Single by Thomas Rhett

from the album Tangled Up
- Released: February 16, 2016
- Recorded: 2013–15
- Genre: Country
- Length: 3:47
- Label: Valory
- Songwriters: Ashley Gorley; Luke Laird; Shane McAnally;
- Producers: Dann Huff; Jesse Frasure;

Thomas Rhett singles chronology
| "Die a Happy Man" (2015) | "T-Shirt" (2016) | "Vacation" (2016) |

= T-Shirt (Thomas Rhett song) =

"T-Shirt" is a song recorded by American country music singer Thomas Rhett. It was released on February 16, 2016 via Valory Music Group as the third single from his second studio album, Tangled Up (2015). The song was written by Ashley Gorley, Luke Laird, and Shane McAnally.

"T-Shirt" peaked at number one on the Billboard Country Airplay chart, giving Rhett his sixth consecutive number-one hit on that chart. It also charted at numbers 3 and 41 on both the Hot Country Songs and Hot 100 charts respectively. The song was certified three-times Platinum by the Recording Industry Association of America (RIAA), denoting sales of three million units in the United States.
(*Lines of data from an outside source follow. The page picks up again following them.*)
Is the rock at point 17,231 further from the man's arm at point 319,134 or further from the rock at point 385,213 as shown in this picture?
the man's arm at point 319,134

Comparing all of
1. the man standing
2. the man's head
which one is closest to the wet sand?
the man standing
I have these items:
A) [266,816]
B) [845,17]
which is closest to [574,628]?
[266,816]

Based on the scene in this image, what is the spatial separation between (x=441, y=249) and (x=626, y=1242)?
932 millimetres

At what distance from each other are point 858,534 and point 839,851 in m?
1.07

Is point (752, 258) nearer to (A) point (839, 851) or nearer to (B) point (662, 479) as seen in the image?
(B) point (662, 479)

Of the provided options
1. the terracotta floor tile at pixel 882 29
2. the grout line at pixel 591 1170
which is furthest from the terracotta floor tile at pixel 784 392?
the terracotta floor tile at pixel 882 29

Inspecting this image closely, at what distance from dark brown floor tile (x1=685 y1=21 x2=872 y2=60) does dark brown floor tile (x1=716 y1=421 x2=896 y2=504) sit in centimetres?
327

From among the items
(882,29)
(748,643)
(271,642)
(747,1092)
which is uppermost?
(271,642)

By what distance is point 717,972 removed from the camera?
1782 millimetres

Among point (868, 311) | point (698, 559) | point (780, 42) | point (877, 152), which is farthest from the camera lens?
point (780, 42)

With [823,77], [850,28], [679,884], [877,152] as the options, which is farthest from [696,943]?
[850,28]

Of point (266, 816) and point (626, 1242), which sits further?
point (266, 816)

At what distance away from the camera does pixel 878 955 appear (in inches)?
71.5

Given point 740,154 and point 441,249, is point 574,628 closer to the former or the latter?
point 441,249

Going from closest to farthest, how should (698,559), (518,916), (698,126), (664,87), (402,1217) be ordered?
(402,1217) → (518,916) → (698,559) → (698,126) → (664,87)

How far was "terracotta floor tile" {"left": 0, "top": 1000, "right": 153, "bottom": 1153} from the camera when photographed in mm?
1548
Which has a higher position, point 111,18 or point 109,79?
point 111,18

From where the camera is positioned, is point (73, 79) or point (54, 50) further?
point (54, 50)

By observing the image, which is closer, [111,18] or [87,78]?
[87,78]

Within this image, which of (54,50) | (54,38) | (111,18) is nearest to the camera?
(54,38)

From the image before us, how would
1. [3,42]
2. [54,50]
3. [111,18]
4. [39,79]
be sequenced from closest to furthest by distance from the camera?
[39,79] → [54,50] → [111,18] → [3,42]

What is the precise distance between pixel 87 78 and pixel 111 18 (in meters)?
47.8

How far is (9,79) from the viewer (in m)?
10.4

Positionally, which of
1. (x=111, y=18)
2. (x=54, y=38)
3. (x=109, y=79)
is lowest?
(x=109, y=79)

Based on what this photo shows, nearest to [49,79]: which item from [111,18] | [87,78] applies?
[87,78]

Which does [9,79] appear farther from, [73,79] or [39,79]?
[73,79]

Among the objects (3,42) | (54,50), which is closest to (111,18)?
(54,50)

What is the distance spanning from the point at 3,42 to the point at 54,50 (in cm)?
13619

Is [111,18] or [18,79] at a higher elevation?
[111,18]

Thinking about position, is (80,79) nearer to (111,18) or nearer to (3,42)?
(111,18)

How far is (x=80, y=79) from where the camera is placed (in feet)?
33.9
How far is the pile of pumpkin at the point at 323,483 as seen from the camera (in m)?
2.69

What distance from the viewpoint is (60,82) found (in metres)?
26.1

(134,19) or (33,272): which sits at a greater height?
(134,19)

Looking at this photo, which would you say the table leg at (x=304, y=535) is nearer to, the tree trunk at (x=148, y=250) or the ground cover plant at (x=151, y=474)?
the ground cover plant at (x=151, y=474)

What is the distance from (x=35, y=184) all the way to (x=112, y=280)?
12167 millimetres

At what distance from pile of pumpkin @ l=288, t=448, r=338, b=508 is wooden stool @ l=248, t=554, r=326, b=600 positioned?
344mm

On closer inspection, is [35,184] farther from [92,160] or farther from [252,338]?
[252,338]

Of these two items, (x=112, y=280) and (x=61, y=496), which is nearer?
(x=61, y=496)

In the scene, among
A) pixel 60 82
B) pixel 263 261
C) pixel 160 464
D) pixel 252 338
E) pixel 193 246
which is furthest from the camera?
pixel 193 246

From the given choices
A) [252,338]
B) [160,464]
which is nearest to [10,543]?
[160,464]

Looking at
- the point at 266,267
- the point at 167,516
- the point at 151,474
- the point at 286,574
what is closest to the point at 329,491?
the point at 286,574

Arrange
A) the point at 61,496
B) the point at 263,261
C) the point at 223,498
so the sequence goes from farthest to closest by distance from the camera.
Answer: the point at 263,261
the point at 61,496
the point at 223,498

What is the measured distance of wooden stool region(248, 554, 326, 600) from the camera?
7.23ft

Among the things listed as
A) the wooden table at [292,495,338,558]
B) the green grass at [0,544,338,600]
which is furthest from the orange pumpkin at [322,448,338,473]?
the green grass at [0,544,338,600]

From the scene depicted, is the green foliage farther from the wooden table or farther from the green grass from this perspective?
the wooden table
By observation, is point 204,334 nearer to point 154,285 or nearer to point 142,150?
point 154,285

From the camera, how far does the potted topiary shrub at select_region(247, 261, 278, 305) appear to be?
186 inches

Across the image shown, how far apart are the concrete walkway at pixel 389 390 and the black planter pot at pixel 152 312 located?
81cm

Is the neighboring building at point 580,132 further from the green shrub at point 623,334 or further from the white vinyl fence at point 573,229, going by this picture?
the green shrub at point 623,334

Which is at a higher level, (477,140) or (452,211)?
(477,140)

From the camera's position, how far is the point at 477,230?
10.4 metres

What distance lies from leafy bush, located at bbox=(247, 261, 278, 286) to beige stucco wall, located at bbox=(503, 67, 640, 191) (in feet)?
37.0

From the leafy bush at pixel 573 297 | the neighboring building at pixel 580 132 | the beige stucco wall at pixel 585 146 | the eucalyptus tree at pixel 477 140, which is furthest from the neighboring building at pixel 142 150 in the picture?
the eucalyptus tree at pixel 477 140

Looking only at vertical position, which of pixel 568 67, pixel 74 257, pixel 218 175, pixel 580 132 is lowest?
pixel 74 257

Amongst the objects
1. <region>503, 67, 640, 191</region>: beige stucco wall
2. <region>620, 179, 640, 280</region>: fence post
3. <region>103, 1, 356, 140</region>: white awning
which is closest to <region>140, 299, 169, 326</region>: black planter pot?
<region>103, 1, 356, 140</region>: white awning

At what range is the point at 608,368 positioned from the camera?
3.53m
It also had chart success in Canada, giving Rhett his third number-one hit on the Country chart and reaching number 53 on the Canadian Hot 100.

==Background==
Before the release of Tangled Up in 2015, Rhett had been performing the song live as early as November 2013. It was originally slated to be recorded by Tim McGraw, but it would later be passed to Rhett. On September 4, 2015, the track and a video of the song were made available for sales and as "instant grat" downloads for those who made a pre-release order of the album on iTunes.

==Reception==
===Critical===
Website Taste of Country reviewed the song favorably, saying that "With "T-Shirt," Thomas Rhett again proves that nobody sings young love better than he does. Every single love song he’s released from his first two albums recalls a honeymooner’s excitement. The lascivious tension is palpable."

===Commercial===
The song first entered on the Hot Country Songs at number 39 when the track was made available for download on September 4, 2015, three weeks before the release of the album, selling 8,000 copies in its first week. It debuted on the Country Airplay chart at number 53 for chart dated February 13, 2016 when it was released as a single, and entered the Billboard Hot 100 at number 92 on chart date of March 19, 2016. The song peaked at number one on the Country Airplay chart, and number 3 on Hot Country Songs the same week. The song has sold 529,000 copies in the US as of August 2016.

==Music video==
An Instant Grat Video for the song, directed by Blake Judd, premiered in September 2015.

==Charts and certifications==

===Weekly charts===

| Chart (2016) | Peak position |
|---|---|
| Canada (Canadian Hot 100) | 53 |
| Canada Country (Billboard) | 1 |
| US Billboard Hot 100 | 41 |
| US Country Airplay (Billboard) | 1 |
| US Hot Country Songs (Billboard) | 3 |

===Year end charts===

| Chart (2016) | Position |
|---|---|
| US Country Airplay (Billboard) | 14 |
| US Hot Country Songs (Billboard) | 16 |

===Certifications===

| Region | Certification | Certified units/sales |
| Australia (ARIA) | Gold | 35,000^{‡} |
| United States (RIAA) | 3× Platinum | 3,000,000^{‡} |
^{‡} Sales+streaming figures based on certification alone.